TASK DATA.
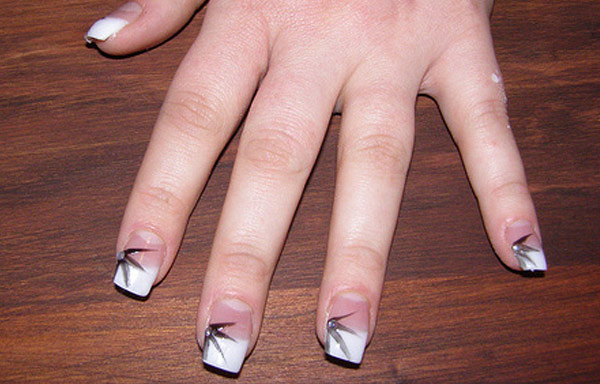 diseño de uñas de acrílico con hojas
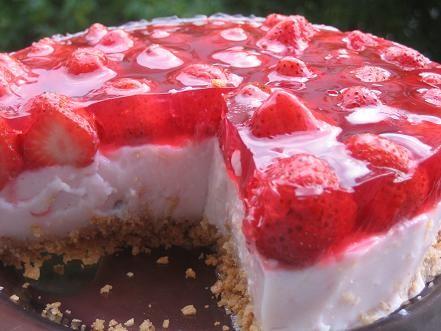 я из нескольких подобных рецептов выбрала то что мне нужно и получился такой легкий тортик,который...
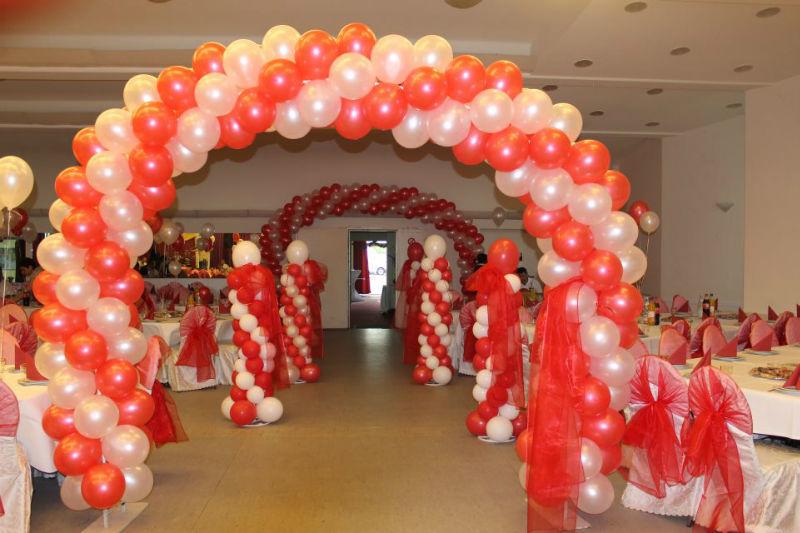 Beispiel: Bunter Ballonspaß, Foto: Arkadas Dekorasyon.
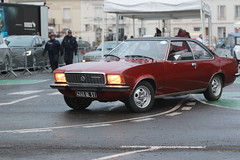 Opel Commodore (CHRISTOPHE CHAMPAGNE) Tags: 2018 france epernay marne champagne habits lumiere opel commodore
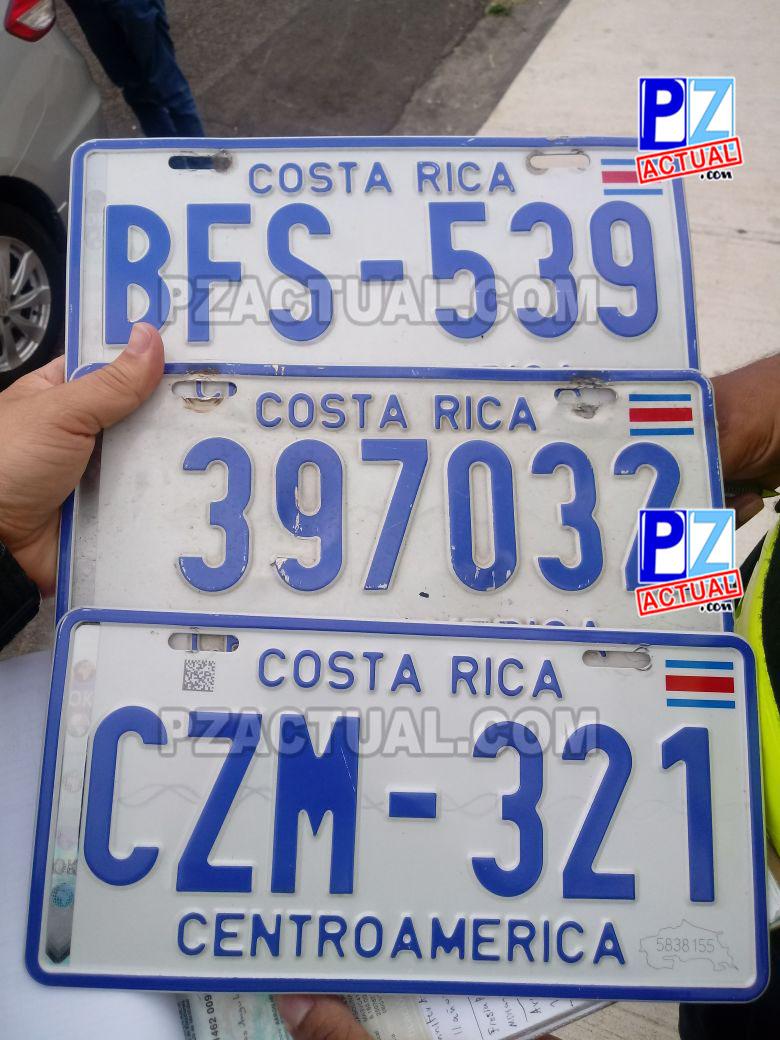 Placas que utilizaba para burlar a las autoridades www.pzactual.com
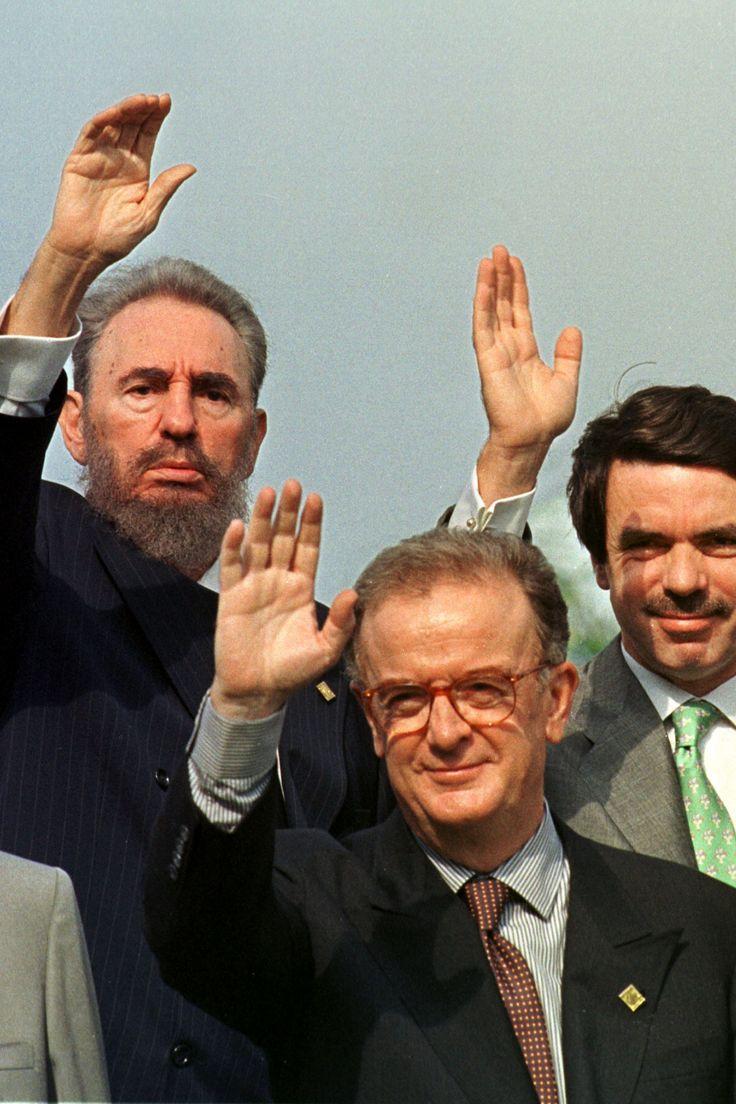 Fidel, Jorge Sampaio (Presidente de Portugal) e José Maria Aznar (primeiro-ministro de Espanha), na foto de família da VII Cimeira Ibero-Americana, em 1997, na Ilha de Margarita (Venezuela)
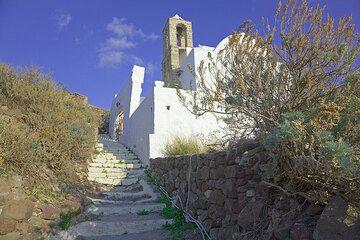 Church at the castro of Plaka (Photo: Tom Pfeiffer)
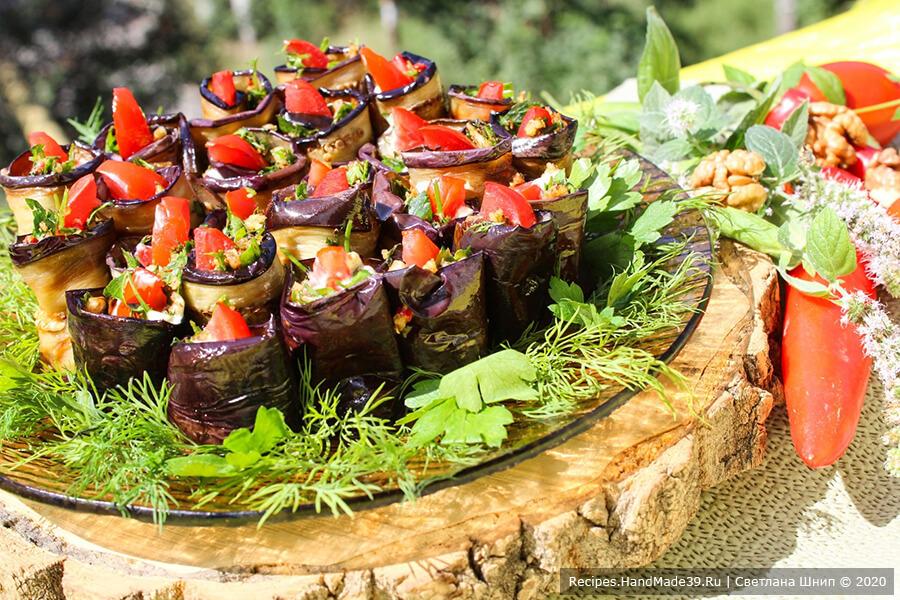 Рулетики из баклажанов – фото шаг 12. При подаче украсить рулетики из баклажанов с помидорами и орехами по-грузински зеленью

ASSIGNMENT.
Return every line above word for word, minus images.

SOLUTION.
 diseño de uñas de acrílico con hojas
 я из нескольких подобных рецептов выбрала то что мне нужно и получился такой легкий тортик,который...
 Beispiel: Bunter Ballonspaß, Foto: Arkadas Dekorasyon.
 Opel Commodore (CHRISTOPHE CHAMPAGNE) Tags: 2018 france epernay marne champagne habits lumiere opel commodore
 Placas que utilizaba para burlar a las autoridades www.pzactual.com
 Fidel, Jorge Sampaio (Presidente de Portugal) e José Maria Aznar (primeiro-ministro de Espanha), na foto de família da VII Cimeira Ibero-Americana, em 1997, na Ilha de Margarita (Venezuela)
 Church at the castro of Plaka (Photo: Tom Pfeiffer)
 Рулетики из баклажанов – фото шаг 12. При подаче украсить рулетики из баклажанов с помидорами и орехами по-грузински зеленью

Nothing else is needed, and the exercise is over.